In William Shakespeare’s King Lear, we see Lear diminish in both power and sanity within the play. At the beginning of the play, Lear recognizes that he is growing older and will need to divide his kingdom up between his daughters. However, he does it in a way that isn’t practical or smart. Lear asks, “Which of you shall we say doth love us most,/That we our largest bounty may extend/Where nature doth with merrit challenge” (act 1, scene 1, lines 56-58). Lear gives his oldest two daughters his kingdom based on their false flattery. Goneril manipulates Lear by saying, “Sir, I love you more than word can wield the/matter,/Dearer than eyesight, space, and liberty,” (act 1, scene 1, lines 60-62). Already in act 1, Lear trusts Goneril and Regan. When Cordelia tells Lear she loves him no more than a daughter should love her father, and that her actions should speak for her, Lear banishes her for speaking truthfully. Cordelia: “Unhappy that I am, I cannot heave/My heart into my mouth. I love your Majesty/According to my bond, no more nor less” (act 1, scene 1, lines 100-103). The reader begins to think that Lear is insane because he gave his entire kingdom to Goneril and Regan, who are malicious and plotting against him.
When Lear’s servant Kent tries to warn him of Goneril and Regan, Lear banishes him. Kent: “When Lear is mad. What wouldst thou do, old man?/Think’st thou that duty shall have dread to speak/When power to flattery bows? To plainness honor’s/bound/When majesty falls to folly” (act 1, scene 1, lines 163-166). The King is bowing to Goneril and Regan’s flattery. Lear banishes Kent “Five days we do allot thee for provision/To shield thee from disasters of the world,/And on the sixth to turn thy hated back/Upon our kingdom. If on the tenth day following/Thy banished trunk be found in our dominions,/The moment is thy death” (act 1, scene 1, lines 197-202). Lear banishes his most loyal follower, Kent. Readers are seeing major problems with Lear’s decision making because he bequeathed his kingdom to his lying daughters, and kicked out his trusted servant.
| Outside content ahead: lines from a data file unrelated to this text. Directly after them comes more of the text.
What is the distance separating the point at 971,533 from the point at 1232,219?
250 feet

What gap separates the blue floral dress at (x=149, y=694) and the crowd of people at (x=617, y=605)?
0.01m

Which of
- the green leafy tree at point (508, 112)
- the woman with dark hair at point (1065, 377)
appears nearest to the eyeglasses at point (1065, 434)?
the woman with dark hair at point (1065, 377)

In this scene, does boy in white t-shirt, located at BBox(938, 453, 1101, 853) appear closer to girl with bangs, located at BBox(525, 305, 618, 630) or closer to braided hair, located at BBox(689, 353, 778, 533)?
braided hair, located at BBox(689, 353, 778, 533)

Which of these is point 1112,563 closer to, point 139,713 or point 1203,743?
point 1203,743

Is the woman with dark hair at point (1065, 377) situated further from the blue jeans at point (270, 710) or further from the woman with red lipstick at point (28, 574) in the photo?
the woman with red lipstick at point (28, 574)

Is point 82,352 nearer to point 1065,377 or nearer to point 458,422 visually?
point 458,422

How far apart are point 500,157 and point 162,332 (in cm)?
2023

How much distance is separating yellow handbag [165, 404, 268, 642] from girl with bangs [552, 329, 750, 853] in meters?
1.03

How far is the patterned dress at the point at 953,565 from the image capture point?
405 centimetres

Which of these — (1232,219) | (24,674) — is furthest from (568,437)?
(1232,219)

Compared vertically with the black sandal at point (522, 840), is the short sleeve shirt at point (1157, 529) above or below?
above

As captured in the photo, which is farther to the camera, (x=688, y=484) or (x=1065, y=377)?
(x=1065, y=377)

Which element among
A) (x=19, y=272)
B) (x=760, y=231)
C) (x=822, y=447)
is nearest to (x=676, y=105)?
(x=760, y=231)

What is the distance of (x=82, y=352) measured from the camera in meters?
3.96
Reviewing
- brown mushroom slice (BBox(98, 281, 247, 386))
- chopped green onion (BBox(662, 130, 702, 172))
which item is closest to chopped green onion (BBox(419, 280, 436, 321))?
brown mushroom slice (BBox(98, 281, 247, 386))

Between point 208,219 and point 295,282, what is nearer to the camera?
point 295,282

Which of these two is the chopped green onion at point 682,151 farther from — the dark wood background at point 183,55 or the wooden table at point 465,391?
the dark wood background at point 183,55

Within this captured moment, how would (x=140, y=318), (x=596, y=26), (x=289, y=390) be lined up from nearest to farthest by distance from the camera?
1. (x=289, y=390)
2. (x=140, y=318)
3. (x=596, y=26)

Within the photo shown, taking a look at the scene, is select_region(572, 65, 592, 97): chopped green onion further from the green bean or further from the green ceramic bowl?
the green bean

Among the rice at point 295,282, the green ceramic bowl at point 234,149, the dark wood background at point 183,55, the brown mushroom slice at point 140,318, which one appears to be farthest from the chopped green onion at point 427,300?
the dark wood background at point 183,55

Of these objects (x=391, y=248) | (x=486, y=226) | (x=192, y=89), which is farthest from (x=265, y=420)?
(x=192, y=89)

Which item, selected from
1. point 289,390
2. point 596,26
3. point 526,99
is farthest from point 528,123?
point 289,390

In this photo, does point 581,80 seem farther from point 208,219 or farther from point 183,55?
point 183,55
This leads readers to question Lear’s sanity.
Later in act 1, Lear admits that he shouldn’t have banished Cordelia. Lear: (regarding Cordelia) “I did her wrong” (act 1, scene 5, line 24). He seems to be reflecting on his past actions. As the play progresses and Goneril and Regan show their true colors, Lear struggles because his own children have betrayed him. Lear: “I will have such revenges on you both/That all the world shall — I will do such things–/ What they are yet, I know not; but they shall be/The terrors of the earth!” (act 2, scene 4, lines 321-323). Lear finally realizes in this scene that his daughters are not who he thought they were, and he has become mad.
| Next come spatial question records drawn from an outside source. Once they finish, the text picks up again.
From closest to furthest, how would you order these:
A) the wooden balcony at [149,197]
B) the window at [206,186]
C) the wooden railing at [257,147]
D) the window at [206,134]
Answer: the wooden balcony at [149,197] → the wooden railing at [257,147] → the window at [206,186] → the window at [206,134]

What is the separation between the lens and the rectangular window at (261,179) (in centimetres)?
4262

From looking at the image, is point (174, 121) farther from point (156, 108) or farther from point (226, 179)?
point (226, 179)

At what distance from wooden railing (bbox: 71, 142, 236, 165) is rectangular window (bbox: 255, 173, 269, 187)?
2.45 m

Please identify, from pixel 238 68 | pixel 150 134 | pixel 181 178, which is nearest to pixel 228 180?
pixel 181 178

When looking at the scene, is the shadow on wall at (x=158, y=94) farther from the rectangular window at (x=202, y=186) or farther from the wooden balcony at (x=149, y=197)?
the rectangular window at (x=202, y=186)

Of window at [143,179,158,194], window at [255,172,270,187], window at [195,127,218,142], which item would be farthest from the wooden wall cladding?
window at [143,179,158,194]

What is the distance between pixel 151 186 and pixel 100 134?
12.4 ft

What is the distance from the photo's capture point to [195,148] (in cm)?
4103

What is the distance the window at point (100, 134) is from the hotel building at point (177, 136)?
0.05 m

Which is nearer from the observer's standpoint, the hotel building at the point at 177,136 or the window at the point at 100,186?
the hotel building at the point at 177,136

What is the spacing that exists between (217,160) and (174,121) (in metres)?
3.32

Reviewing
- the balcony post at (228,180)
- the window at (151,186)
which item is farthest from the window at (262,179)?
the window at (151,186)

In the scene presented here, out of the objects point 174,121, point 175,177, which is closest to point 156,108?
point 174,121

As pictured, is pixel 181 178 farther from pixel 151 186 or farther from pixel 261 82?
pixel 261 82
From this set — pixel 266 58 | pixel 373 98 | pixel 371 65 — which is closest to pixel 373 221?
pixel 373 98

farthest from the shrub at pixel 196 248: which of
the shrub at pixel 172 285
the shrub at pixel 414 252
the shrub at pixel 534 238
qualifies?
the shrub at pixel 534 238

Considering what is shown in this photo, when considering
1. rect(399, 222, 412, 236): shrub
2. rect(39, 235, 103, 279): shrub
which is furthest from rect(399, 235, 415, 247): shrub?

Lear rages at the storm due to the unfair treatment of his daughters towards him. He actually asks the weather to strike him with lightning. Lear: “You sulph’ rous anmd thought-executing fires,/Vaunt-couriers of oak-cleaving thunderbolts,/ Singe my white head!” (act 3, scene 2, lines 5-7). Lear is so plagued by what his daughters have done to him that he asks to be hit by a lightning bolt. Another instance when Lear isn’t thinking clearly is in act 4. Cordelia’s servants come to get the King, but he runs off and says they can take him back if they can catch him. “Then there’s life in ‘t. Come, an you get it, you/Shall get it by running. Sa, sa, sa ,sa!” (act 4, scene 6, lines 222-223). In the previous quotation, Lear is acting childish. His actions result in his downfall in the tragedy. And, it leaves readers in suspense to see if he is able to recover and take back his kingdom.